Téhéran sous tension : l’ombre d’un conflit ouvert entre Israël et l’Iran

Photo de gauche à droite : Mohammad Mehdi Tehranchi, physicien théoricien, président de l’Université Azad, et Fereydoon Abbasi Davani, ancien directeur de l’Organisation de l’Énergie Atomique iranienne
La nuit a été longue à Téhéran. Plusieurs explosions ont retenti dans la capitale iranienne, provoquant stupeur et confusion. Si les autorités n’ont pour l’instant fourni aucune explication officielle, tout porte à croire qu’il s’agit de frappes israéliennes, marquant une escalade inédite dans les tensions qui opposent depuis des années l’État hébreu à la République islamique.
Quelques heures après les premières détonations, le Premier ministre israélien Benyamin Netanyahou a pris la parole. « L’opération durera autant de jours que nécessaire », a-t-il déclaré d’un ton ferme, sans entrer dans les détails. En face, l’Iran a répliqué presque immédiatement, promettant une réponse « ferme et proportionnée ». Le ton est donné, et le monde retient son souffle.
Depuis plus d’une décennie, Israël et l’Iran mènent une guerre discrète, faite d’assassinats ciblés, de cyberattaques et d’affrontements par procuration en Syrie ou au Liban. Mais les événements de cette nuit marquent une rupture : pour la première fois, des frappes semblent avoir visé directement le cœur du territoire iranien. Ce franchissement de ligne rouge place la région sur une pente dangereusement glissante.
Parmi les cibles de cette offensive figurent deux personnalités majeures du paysage scientifique iranien. Fereydoon Abbasi Davani, ancien directeur de l’Organisation de l’Énergie Atomique iranienne, et Mohammad Mehdi Tehranchi, physicien théoricien et président de l’Université Azad, ont été tués lors des frappes. Leur disparition représente un coup dur pour l’élite technoscientifique iranienne et ajoute une dimension symbolique à l’attaque : celle d’un message clair adressé à Téhéran sur ses ambitions nucléaires et ses capacités scientifiques.
La crainte d’un embrasement généralisé est dans tous les esprits. Si le Hezbollah, allié de Téhéran au Liban, décidait d’ouvrir un front nord contre Israël, le conflit pourrait rapidement s’étendre. De même, en Syrie et en Irak, les nombreuses milices chiites soutenues par l’Iran disposent de la capacité de frapper, notamment contre des intérêts israéliens ou américains. Dans les rues de Bagdad comme dans les salons feutrés de Doha, les chancelleries s’activent pour contenir la tempête.
Mais les répercussions dépassent de loin le Moyen-Orient. Toute flambée entre Téhéran et Tel-Aviv a des effets directs sur l’économie mondiale.

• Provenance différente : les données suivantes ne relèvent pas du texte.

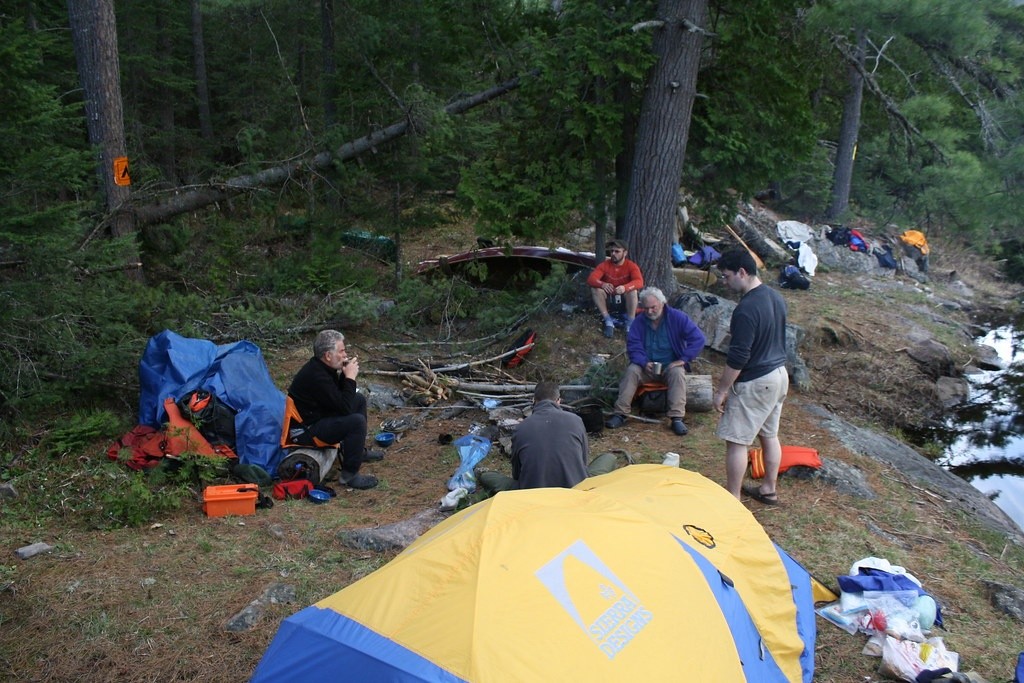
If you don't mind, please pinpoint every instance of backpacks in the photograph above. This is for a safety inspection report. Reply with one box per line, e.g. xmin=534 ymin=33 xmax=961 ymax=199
xmin=503 ymin=330 xmax=536 ymax=369
xmin=779 ymin=263 xmax=810 ymax=290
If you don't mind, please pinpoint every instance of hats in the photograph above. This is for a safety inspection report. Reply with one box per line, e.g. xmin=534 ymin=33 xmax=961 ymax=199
xmin=608 ymin=239 xmax=628 ymax=250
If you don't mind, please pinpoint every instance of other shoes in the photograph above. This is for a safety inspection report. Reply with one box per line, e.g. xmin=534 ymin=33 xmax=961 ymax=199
xmin=605 ymin=414 xmax=630 ymax=429
xmin=340 ymin=472 xmax=378 ymax=489
xmin=671 ymin=420 xmax=688 ymax=435
xmin=605 ymin=323 xmax=614 ymax=338
xmin=360 ymin=447 xmax=384 ymax=463
xmin=625 ymin=332 xmax=631 ymax=342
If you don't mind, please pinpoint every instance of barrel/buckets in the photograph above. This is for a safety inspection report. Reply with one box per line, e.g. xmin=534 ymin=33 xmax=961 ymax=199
xmin=575 ymin=404 xmax=604 ymax=432
xmin=671 ymin=244 xmax=687 ymax=267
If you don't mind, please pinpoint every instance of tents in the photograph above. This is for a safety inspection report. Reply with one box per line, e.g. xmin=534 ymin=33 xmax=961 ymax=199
xmin=249 ymin=464 xmax=840 ymax=683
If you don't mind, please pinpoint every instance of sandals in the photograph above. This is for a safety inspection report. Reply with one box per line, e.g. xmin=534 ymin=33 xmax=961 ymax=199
xmin=742 ymin=484 xmax=777 ymax=505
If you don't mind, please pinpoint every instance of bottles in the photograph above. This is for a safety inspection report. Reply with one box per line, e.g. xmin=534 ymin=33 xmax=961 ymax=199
xmin=614 ymin=288 xmax=621 ymax=304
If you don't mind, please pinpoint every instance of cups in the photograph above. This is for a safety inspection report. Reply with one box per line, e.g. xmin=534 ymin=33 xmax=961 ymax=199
xmin=651 ymin=362 xmax=662 ymax=374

Déjà, les prix du pétrole ont bondi sur les marchés asiatiques, par crainte d’un blocage du détroit d’Ormuz. Les grandes capitales occidentales, de Washington à Bruxelles, redoutent une déstabilisation durable, à la fois énergétique et sécuritaire. Le risque est d’autant plus grand que ce conflit pourrait raviver les lignes de fracture géopolitiques : les États-Unis, alliés historiques d’Israël, devront jongler entre leur soutien à Netanyahou et leur volonté d’éviter un embrasement global. La Russie et la Chine, quant à elles, pourraient saisir cette crise comme une opportunité pour renforcer leur influence dans la région.
Au-delà des considérations stratégiques, cette guerre naissante pose aussi la question des intentions politiques de part et d’autre. En Iran, le pouvoir, fragilisé par des mois de contestation sociale, pourrait être tenté d’utiliser cette attaque comme un levier de cohésion nationale. En Israël, Benyamin Netanyahou fait face à une fronde intérieure et à une coalition parlementaire vacillante. Une opération militaire d’envergure pourrait lui redonner un semblant d’autorité dans un climat politique délétère.
Pour l’heure, la diplomatie semble dépassée. L’Europe, qui peine à parler d’une seule voix, appelle à la retenue, sans pouvoir peser véritablement sur les décisions. Seules quelques puissances régionales, comme le Qatar ou la Turquie, maintiennent des canaux de communication ouverts avec les deux camps. Leur rôle pourrait s’avérer décisif dans les heures à venir.
Le Moyen-Orient est de nouveau au bord du gouffre. Si les armes continuent de parler plus fort que les mots, le risque d’un conflit ouvert entre Israël et l’Iran n’est plus une hypothèse, mais une possibilité réelle. Le monde entre dans une zone de turbulences aux conséquences potentiellement dévastatrices.